4  Discussion
In this study, SARS-COV-2 virus proteins were analyzed by using In-silico methods, and can be further utilized for vaccine trials as per earlier successes in the case of similar SARS-COV studies, and later observed in the development of polyclonal antibodies [27]. Here we obtained two epitopes ITLCFTLKR and VYQLRARSV after successful docking and molecular dynamics simulation; furthermore, these two epitopes were subjected to population coverage and toxicity analysis.
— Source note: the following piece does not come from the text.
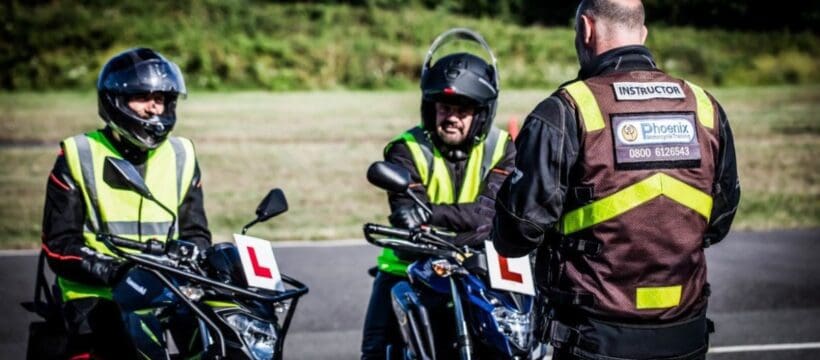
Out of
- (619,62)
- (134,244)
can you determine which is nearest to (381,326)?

Similarly, in another study, for MERS-COV, nucleocapsid peptides were used for T-cell epitope prediction, and found to be successful [36]. The IEDB and NCBI-GenBank database were fully deployed to analyze sequence homology, to predict targets for COV-2 in case of viral protein identification as per the related studies [14], as ViPR (Virus Pathogen database analysis resource) are also dependent on IEDB and GenBank primarily [30]. We analyzed five different proteins in SARS-COV-2 for the present study (because of their availability in the NCBI-GenBank database and importance in a structural role in SARS-COV-2 [14] and finally revealed T–Cell epitopes that can be used for wet lab considerations and time savings. In a very recent study, different epitopes were found for SARS-COV-2, based on In-silico approaches and focused on only surface glycoprotein [3], but in our research study there are many differences as we analyzed a different group of proteins from SARS-COV-2 to sort out short length T-Cell epitopes specific to MHC I as well as MHC II diversified HLA-Alleles.
It is reported for SARS-CoV HLA-B*4601, HLA-B*0703, HLA-DR B1*1202 are activated [26], interaction with different MHC I and II allelic forms namely HLA-A*11:01, HLA-A*68:01, HLA-DRB1*01:01 and HLA-DRB1*07:01. CD4+ and CD8+ memory T cells. Based on prior literature, it is anticipated that it can persist for four years as in the case of SARS-CoV recovered individuals, show T-cell proliferation, DTH response, and production of IFN-γ [12]. We surmise that our screen can be more effective and useful. Primarily molecular docking reveals three Epitopes, but as we proceed to Molecular dynamic simulations, it reveals best interactions for two epitopes i.e., ITLCFTLKR and VYQLRARSV, with acceptable stability analyzed with the help of MDWeb and identified by using best available tools with easy-to-apply methods. One recent study was found to be focused on developing monoclonal antibodies like CR-3022 against the Spike protein of SARS-COV-2 that also exhibits interaction with ACE (Angiotensin Converting Enzyme) enzyme of the Human respiratory epithelium and requires complex neutralizing mechanisms for several binding domains [35], whereas in our study the putative T-cell epitopes can directly interact with MHC-Allelic sets that can be useful for developing immunization against SARS-COV-2. ProtParam [42] analysis further reveals the stability of the considered epitopes, and final revelation of one epitope ITLCFTLKR is screened out. This particular Epitope shows an instability index of 35.68 with a grand average of hydropathicity (GRAVY) calculated as 0.844, and the estimated half-life for this peptide was determined to be 20 h for mammalian reticulocytes.
Satisfactory population coverage was observed for targeted epitopes - HLA allelic complexes at the worldwide, South Asia, and India level. The biochemical integrity in epitope structure was further evident by deploying Ramachandran plot analysis. Both epitopes were non-toxic, non-allergenic, and possess good antigenicity. In a similar study of the preliminary analysis of COVID-19 vaccine targets [1] the investigators tried to use the spike protein and nucleo-capsid protein sequences of SARS-COV that are homologous to some extant with SARS-COV-2 proteins to determine multiple different epitopes for Vaccine prediction, but in our study out of five two proteins namely ORF-3a and ORF-7a specific to SARS-COV-2 were found to be putative T-cell epitope determinants that create useful information; these proteins are also important for viral replication [41]. Both biochemical parameters, as well as an advanced HMM and ANN based algorithm in selected Immuno-informatics tools, were very useful to present a clear picture of predicted epitopes for crafting vaccine against SARS-COV-2. The only limitation that can be considered as future scope is that these easily synthesized peptides should be tested with In-vitro study for more practical validation.